→ **Work item**
Within the records below, reproduce without change the lines from the line that has "genus: Aepyceros" through the line that has "order: Lagomorpha", and only those.

+---+

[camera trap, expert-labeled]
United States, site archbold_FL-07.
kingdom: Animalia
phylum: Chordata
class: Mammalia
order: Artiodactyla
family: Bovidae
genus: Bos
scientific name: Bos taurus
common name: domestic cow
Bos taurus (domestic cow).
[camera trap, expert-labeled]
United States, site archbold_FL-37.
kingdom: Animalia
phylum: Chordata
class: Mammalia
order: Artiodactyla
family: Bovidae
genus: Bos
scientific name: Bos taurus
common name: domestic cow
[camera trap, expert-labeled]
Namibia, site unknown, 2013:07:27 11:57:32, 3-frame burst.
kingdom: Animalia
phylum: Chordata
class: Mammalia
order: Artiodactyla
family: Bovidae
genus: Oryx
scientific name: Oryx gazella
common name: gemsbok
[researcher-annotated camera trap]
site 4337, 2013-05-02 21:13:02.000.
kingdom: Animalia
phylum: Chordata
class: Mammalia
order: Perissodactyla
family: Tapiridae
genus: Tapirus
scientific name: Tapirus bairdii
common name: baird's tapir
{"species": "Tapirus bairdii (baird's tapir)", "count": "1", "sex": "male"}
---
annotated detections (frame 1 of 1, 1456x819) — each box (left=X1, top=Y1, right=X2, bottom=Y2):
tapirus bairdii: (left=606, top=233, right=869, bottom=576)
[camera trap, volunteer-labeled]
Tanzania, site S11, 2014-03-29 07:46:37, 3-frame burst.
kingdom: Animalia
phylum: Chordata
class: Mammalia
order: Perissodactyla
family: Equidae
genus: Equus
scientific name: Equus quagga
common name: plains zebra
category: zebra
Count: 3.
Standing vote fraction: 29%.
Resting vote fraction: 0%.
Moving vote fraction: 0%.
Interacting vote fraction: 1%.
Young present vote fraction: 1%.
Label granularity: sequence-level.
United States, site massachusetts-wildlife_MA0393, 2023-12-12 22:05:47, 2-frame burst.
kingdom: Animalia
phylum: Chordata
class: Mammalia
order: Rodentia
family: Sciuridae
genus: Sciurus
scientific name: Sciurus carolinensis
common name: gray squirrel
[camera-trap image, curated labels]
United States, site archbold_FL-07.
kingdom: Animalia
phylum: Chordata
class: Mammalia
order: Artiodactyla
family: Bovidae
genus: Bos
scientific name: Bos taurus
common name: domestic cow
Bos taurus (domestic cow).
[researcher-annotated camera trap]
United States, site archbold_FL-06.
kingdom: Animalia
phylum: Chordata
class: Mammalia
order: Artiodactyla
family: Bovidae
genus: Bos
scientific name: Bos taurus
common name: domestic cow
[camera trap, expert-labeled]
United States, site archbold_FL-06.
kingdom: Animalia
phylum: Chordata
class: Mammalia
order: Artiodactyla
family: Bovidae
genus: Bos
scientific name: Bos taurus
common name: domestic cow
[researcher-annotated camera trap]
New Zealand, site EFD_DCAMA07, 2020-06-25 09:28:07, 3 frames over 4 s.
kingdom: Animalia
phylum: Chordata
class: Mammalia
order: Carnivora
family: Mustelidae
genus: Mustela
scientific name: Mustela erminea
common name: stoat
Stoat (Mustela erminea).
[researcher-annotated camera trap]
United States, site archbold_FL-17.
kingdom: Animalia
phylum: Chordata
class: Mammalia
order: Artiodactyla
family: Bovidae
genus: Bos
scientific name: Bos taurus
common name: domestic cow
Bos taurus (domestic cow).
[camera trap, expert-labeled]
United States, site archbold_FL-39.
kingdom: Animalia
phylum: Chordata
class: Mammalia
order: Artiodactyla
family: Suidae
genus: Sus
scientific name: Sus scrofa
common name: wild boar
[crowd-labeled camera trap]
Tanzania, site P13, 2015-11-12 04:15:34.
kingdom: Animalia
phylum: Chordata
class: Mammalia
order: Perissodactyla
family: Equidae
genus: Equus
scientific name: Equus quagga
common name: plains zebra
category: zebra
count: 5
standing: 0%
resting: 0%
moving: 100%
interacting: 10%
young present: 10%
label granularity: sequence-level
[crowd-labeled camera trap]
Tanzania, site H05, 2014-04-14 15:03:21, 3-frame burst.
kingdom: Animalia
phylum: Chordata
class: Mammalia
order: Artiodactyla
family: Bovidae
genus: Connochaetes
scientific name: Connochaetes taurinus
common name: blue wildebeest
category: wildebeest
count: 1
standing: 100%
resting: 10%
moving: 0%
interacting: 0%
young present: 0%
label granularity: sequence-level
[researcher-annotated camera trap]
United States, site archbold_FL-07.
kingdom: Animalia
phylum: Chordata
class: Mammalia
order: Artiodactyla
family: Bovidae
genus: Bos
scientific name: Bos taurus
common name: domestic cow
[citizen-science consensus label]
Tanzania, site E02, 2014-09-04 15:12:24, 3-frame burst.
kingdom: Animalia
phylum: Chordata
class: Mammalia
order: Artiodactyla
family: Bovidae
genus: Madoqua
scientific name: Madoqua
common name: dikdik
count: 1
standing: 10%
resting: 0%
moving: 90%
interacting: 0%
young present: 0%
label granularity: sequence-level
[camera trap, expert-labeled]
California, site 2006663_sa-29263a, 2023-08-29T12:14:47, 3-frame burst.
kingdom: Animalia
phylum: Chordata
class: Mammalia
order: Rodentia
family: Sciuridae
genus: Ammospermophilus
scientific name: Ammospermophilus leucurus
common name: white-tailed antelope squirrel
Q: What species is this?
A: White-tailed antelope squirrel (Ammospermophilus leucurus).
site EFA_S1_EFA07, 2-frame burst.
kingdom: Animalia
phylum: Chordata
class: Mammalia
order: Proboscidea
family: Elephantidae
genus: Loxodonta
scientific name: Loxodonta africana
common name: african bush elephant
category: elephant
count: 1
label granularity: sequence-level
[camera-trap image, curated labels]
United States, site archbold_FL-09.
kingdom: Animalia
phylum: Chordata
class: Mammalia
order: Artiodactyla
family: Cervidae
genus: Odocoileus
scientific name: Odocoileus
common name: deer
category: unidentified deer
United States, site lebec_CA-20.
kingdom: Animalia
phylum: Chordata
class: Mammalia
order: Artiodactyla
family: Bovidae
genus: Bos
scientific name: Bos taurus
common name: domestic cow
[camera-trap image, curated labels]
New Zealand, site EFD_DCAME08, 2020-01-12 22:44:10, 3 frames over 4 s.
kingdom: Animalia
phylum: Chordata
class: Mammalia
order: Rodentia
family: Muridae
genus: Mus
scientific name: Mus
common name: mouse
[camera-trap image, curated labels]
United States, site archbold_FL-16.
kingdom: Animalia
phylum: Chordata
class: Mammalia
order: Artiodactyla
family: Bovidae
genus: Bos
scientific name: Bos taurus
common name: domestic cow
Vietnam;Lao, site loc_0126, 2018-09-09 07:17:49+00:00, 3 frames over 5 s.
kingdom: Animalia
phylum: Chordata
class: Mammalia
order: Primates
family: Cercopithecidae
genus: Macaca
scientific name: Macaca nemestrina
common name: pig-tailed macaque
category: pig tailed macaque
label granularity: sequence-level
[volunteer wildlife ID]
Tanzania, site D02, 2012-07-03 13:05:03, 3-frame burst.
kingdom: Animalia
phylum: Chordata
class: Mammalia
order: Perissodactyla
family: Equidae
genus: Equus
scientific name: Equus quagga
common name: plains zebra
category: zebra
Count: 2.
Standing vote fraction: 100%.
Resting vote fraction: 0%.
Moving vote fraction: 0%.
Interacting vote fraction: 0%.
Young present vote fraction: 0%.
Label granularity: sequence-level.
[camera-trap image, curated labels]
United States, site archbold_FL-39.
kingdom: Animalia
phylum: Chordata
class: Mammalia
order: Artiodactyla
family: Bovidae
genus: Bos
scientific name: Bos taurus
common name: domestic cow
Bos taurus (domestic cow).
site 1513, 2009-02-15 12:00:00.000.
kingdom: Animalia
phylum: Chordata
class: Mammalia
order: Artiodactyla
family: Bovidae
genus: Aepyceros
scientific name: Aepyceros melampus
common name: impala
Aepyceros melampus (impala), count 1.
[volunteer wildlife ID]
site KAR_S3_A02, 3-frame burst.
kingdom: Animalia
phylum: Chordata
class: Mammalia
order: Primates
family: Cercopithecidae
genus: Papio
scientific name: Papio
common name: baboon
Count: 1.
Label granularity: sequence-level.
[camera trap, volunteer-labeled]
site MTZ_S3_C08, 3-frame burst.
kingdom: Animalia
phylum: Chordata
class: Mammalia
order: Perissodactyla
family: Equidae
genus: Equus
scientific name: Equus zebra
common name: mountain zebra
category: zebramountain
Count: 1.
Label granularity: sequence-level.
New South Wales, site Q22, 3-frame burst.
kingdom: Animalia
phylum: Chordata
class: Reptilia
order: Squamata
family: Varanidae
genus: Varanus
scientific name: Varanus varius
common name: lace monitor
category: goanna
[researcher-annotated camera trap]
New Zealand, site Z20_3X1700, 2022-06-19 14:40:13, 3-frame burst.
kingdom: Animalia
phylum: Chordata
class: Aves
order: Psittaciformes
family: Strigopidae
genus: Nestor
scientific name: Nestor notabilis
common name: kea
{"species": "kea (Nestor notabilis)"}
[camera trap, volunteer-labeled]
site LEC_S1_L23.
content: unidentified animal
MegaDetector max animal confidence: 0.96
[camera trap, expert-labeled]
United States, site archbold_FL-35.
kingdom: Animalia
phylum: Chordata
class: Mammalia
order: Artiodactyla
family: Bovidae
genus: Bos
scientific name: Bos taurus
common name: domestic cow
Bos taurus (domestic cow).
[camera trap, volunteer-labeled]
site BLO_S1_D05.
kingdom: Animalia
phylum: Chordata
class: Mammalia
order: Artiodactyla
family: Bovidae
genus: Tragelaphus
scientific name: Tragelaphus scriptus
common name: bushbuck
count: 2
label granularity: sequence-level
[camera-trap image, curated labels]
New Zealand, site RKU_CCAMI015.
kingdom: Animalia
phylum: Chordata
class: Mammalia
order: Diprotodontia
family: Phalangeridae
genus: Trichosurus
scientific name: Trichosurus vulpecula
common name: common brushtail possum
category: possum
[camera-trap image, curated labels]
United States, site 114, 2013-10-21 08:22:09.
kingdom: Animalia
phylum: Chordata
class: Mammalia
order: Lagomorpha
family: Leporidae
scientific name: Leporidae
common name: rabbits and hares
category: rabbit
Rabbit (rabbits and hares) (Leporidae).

+---+

→ **Answer for this exercise**
genus: Aepyceros
scientific name: Aepyceros melampus
common name: impala
Aepyceros melampus (impala), count 1.
[volunteer wildlife ID]
site KAR_S3_A02, 3-frame burst.
kingdom: Animalia
phylum: Chordata
class: Mammalia
order: Primates
family: Cercopithecidae
genus: Papio
scientific name: Papio
common name: baboon
Count: 1.
Label granularity: sequence-level.
[camera trap, volunteer-labeled]
site MTZ_S3_C08, 3-frame burst.
kingdom: Animalia
phylum: Chordata
class: Mammalia
order: Perissodactyla
family: Equidae
genus: Equus
scientific name: Equus zebra
common name: mountain zebra
category: zebramountain
Count: 1.
Label granularity: sequence-level.
New South Wales, site Q22, 3-frame burst.
kingdom: Animalia
phylum: Chordata
class: Reptilia
order: Squamata
family: Varanidae
genus: Varanus
scientific name: Varanus varius
common name: lace monitor
category: goanna
[researcher-annotated camera trap]
New Zealand, site Z20_3X1700, 2022-06-19 14:40:13, 3-frame burst.
kingdom: Animalia
phylum: Chordata
class: Aves
order: Psittaciformes
family: Strigopidae
genus: Nestor
scientific name: Nestor notabilis
common name: kea
{"species": "kea (Nestor notabilis)"}
[camera trap, volunteer-labeled]
site LEC_S1_L23.
content: unidentified animal
MegaDetector max animal confidence: 0.96
[camera trap, expert-labeled]
United States, site archbold_FL-35.
kingdom: Animalia
phylum: Chordata
class: Mammalia
order: Artiodactyla
family: Bovidae
genus: Bos
scientific name: Bos taurus
common name: domestic cow
Bos taurus (domestic cow).
[camera trap, volunteer-labeled]
site BLO_S1_D05.
kingdom: Animalia
phylum: Chordata
class: Mammalia
order: Artiodactyla
family: Bovidae
genus: Tragelaphus
scientific name: Tragelaphus scriptus
common name: bushbuck
count: 2
label granularity: sequence-level
[camera-trap image, curated labels]
New Zealand, site RKU_CCAMI015.
kingdom: Animalia
phylum: Chordata
class: Mammalia
order: Diprotodontia
family: Phalangeridae
genus: Trichosurus
scientific name: Trichosurus vulpecula
common name: common brushtail possum
category: possum
[camera-trap image, curated labels]
United States, site 114, 2013-10-21 08:22:09.
kingdom: Animalia
phylum: Chordata
class: Mammalia
order: Lagomorpha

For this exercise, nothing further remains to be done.